Anssi reviews cyber threats 

Espionage, ransomware and destabilization kept agency busy in 2023.

On February 27, 2024, Anssi published its yearly report, the 2023 Cyber Threat Review, which takes stock of the agency’s activity over the previous year. The report reveals an uptick in cyber threats, particularly in terms of espionage, ransomware and destabilization.

The report shows that, in 2023, espionage remained at “high levels”, “with a significant increase in the targeting of individuals and non-government bodies that create, host, or transfer sensitive data.” In particular, the agency points to a strong increase in espionage techniques tied “to the Russian government.”

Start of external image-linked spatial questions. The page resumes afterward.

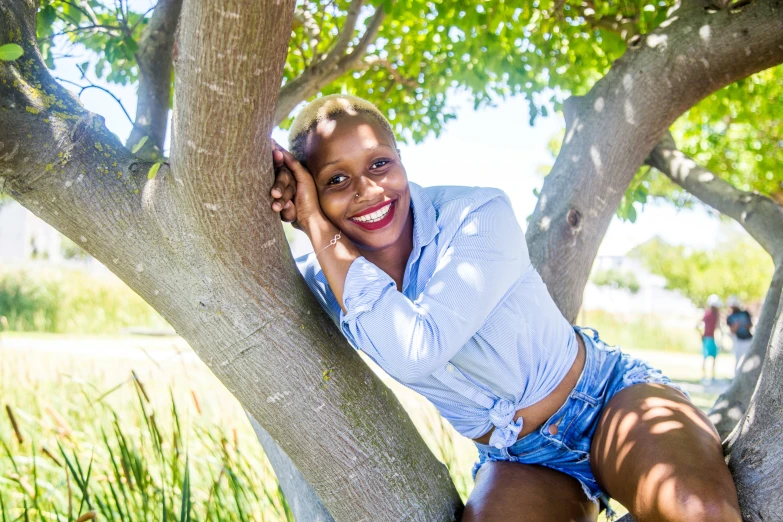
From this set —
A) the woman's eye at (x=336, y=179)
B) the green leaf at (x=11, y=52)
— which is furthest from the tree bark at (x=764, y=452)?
the green leaf at (x=11, y=52)

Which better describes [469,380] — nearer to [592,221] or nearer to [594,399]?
[594,399]

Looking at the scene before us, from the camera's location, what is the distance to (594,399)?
2.32 meters

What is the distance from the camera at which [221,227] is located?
182cm

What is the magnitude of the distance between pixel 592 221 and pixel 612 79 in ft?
2.22

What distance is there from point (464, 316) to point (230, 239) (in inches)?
26.1

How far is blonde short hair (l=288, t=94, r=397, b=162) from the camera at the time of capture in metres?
2.37

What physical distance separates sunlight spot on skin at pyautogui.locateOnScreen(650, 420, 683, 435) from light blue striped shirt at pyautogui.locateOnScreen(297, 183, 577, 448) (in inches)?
15.8

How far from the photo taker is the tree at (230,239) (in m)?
1.73

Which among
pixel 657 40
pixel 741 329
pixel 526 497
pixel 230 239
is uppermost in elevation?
pixel 657 40

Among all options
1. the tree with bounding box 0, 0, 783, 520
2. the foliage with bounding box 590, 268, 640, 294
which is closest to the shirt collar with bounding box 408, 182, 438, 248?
the tree with bounding box 0, 0, 783, 520

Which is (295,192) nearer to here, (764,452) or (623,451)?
(623,451)

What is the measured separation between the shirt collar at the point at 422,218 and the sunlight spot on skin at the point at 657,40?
4.87 feet

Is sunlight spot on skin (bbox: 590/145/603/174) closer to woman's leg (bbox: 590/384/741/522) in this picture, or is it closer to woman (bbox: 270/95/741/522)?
woman (bbox: 270/95/741/522)

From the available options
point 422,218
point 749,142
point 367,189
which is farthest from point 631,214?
point 749,142
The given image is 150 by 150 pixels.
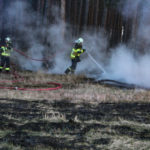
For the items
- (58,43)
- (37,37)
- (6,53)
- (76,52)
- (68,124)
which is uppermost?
(37,37)

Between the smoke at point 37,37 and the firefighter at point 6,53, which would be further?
the smoke at point 37,37

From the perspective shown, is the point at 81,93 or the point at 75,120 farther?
the point at 81,93

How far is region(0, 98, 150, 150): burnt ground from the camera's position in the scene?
3174 millimetres

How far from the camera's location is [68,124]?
154 inches

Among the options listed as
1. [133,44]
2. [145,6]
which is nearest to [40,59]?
[133,44]

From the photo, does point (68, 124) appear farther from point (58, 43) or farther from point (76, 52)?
point (58, 43)

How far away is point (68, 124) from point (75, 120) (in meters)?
0.20

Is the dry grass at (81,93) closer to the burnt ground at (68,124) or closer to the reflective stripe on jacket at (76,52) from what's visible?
the burnt ground at (68,124)

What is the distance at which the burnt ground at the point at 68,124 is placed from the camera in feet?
10.4

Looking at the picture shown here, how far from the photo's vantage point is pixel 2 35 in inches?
446

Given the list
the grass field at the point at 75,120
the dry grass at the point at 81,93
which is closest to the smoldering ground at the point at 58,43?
the dry grass at the point at 81,93

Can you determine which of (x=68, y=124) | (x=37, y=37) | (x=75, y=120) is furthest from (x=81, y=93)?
(x=37, y=37)

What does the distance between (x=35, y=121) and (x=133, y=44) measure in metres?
7.35

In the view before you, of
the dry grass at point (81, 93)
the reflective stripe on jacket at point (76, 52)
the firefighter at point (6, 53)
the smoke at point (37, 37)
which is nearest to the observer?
the dry grass at point (81, 93)
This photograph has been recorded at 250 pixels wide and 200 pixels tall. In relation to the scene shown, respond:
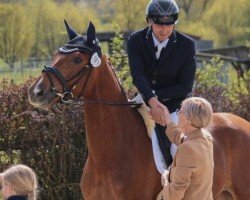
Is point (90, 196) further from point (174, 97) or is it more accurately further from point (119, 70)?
point (119, 70)

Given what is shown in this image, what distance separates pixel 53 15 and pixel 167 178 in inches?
Answer: 1895

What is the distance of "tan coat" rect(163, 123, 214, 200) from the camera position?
441cm

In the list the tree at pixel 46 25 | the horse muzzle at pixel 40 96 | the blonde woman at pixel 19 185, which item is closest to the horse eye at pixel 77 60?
the horse muzzle at pixel 40 96

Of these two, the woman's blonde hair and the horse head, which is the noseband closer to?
the horse head

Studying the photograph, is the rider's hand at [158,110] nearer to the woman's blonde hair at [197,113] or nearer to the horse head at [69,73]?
the horse head at [69,73]

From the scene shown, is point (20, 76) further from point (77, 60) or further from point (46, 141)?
point (77, 60)

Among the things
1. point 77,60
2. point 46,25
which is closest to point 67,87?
point 77,60

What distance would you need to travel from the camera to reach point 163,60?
5844mm

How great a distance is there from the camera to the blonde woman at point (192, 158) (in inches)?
174

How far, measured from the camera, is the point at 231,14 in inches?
2296

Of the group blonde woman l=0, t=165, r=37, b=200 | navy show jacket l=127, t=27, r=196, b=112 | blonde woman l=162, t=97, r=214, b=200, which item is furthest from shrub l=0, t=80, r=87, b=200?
blonde woman l=0, t=165, r=37, b=200

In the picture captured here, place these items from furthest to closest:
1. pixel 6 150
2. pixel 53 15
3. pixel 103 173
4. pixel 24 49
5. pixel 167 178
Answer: pixel 53 15 < pixel 24 49 < pixel 6 150 < pixel 103 173 < pixel 167 178

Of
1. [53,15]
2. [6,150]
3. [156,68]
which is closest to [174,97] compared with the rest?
[156,68]

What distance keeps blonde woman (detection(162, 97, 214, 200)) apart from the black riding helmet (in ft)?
4.50
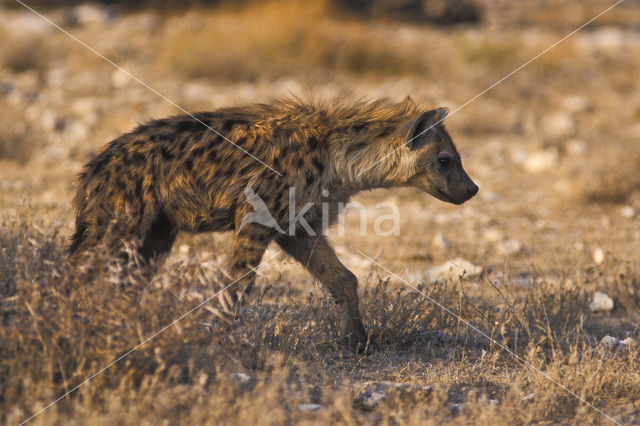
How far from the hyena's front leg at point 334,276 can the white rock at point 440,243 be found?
2.34m

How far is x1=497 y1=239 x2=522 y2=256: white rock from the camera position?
21.1ft

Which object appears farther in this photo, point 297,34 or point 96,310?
point 297,34

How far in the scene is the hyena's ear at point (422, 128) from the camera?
4445 mm

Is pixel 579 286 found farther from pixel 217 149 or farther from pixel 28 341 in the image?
pixel 28 341

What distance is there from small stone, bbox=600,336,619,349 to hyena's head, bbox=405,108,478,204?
1.08 metres

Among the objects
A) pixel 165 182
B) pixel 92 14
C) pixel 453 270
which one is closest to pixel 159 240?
pixel 165 182

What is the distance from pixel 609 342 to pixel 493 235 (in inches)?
99.9

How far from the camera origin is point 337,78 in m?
11.6

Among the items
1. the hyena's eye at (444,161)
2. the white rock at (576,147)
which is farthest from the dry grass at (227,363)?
the white rock at (576,147)

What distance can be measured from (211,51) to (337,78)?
70.8 inches

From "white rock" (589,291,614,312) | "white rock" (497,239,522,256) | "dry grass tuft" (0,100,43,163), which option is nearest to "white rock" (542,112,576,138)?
"white rock" (497,239,522,256)

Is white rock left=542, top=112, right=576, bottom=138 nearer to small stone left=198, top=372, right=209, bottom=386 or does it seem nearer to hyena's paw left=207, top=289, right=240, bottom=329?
hyena's paw left=207, top=289, right=240, bottom=329

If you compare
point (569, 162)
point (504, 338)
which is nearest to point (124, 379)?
point (504, 338)

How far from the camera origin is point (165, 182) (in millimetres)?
3922
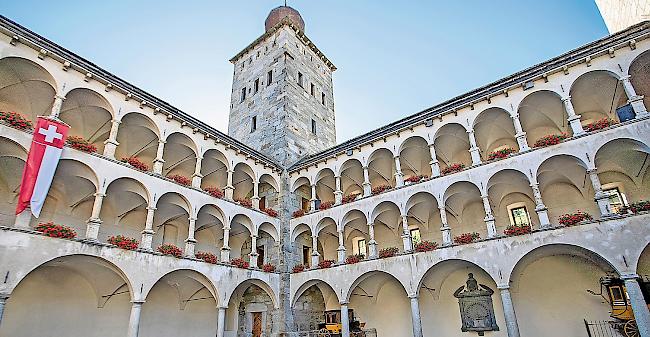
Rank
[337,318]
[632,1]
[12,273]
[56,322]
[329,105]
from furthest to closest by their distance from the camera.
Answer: [329,105]
[337,318]
[632,1]
[56,322]
[12,273]

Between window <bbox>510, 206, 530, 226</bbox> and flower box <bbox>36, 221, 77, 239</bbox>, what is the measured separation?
1799cm

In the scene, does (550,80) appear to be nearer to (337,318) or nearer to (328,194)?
(328,194)

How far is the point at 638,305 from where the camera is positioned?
1113 cm

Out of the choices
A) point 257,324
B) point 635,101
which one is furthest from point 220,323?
point 635,101

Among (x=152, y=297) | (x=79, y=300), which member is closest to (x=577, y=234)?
(x=152, y=297)

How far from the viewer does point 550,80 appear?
14.6m

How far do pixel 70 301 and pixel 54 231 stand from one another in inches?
185

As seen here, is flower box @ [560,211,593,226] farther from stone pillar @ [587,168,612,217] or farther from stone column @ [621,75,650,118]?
stone column @ [621,75,650,118]

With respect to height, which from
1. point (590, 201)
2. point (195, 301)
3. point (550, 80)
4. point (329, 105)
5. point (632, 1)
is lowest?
point (195, 301)

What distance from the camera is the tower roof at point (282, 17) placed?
2880 centimetres

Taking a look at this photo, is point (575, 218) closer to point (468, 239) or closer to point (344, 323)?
point (468, 239)

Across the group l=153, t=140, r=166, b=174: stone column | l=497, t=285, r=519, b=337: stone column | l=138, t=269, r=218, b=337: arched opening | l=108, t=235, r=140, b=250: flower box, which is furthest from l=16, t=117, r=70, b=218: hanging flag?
l=497, t=285, r=519, b=337: stone column

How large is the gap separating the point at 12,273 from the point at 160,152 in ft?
21.9

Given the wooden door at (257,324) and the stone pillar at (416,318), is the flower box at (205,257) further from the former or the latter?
the stone pillar at (416,318)
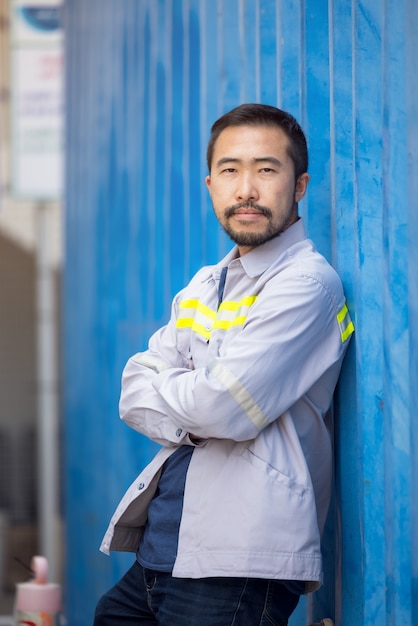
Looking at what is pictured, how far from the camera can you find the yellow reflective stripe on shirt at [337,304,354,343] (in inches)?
101

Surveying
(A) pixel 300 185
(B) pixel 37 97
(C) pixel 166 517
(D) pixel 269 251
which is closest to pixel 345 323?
(D) pixel 269 251

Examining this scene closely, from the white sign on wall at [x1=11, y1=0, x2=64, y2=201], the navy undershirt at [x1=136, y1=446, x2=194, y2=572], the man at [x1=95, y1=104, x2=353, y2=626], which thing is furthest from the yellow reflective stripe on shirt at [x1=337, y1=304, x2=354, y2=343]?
the white sign on wall at [x1=11, y1=0, x2=64, y2=201]

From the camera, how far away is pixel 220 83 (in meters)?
3.86

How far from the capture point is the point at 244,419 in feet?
7.84

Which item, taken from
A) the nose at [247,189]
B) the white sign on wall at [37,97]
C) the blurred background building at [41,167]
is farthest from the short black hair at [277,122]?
the white sign on wall at [37,97]

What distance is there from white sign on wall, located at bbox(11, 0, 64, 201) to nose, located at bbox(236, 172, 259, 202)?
7883 mm

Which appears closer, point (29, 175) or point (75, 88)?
point (75, 88)

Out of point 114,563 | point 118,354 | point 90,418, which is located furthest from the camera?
point 90,418

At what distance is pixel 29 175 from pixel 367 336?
27.2 ft

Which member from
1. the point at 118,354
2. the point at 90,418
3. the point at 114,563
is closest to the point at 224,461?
the point at 114,563

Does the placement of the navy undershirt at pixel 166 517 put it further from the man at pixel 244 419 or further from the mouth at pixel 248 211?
the mouth at pixel 248 211

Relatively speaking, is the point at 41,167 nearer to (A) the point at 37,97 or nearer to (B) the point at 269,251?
(A) the point at 37,97

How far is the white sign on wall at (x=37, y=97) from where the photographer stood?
10.4m

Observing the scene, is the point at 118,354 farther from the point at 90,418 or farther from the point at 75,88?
the point at 75,88
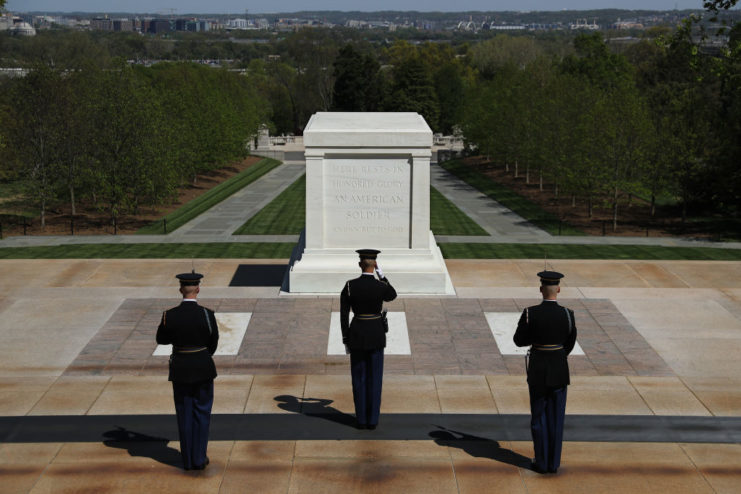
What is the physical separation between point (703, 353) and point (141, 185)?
1103 inches

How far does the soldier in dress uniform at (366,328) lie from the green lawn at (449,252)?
16.2m

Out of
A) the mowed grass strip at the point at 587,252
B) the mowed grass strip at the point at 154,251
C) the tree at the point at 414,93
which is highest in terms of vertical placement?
the tree at the point at 414,93

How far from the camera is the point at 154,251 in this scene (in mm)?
29422

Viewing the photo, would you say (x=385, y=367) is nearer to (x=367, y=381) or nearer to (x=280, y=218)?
(x=367, y=381)

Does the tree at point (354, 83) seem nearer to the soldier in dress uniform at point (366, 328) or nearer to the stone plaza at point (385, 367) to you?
the stone plaza at point (385, 367)

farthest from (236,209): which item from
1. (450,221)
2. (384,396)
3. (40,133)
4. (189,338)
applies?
(189,338)

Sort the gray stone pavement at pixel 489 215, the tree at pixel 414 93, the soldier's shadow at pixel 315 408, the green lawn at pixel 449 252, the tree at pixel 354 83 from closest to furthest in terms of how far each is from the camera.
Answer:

“State actors with ties to Russia are back. We have observed infiltrations of critical infrastructure, without specific subsequent actions. They behave like spies, do nothing, except make sure that they are still up and running. They are poised to strike, awaiting orders,” explains Vincent Strubel, head of Anssi. Moreover, the problem goes beyond France and Russia, as Anssi is more generally concerned with “prepositioning activity targeting various critical infrastructure across Europe, North America and Asia.”

In 2023, there was also a 30% increase in ransomware attacks reported to the agency, in stark contrast with the drop in 2022. Anssi also noted “new destabilization operations mainly aimed at promoting political discourse, impeding access to online content, or damaging an organization’s reputation.” On the last front, 2023 saw a number of DDoS attacks against French targets, often led by pro-Russian groups.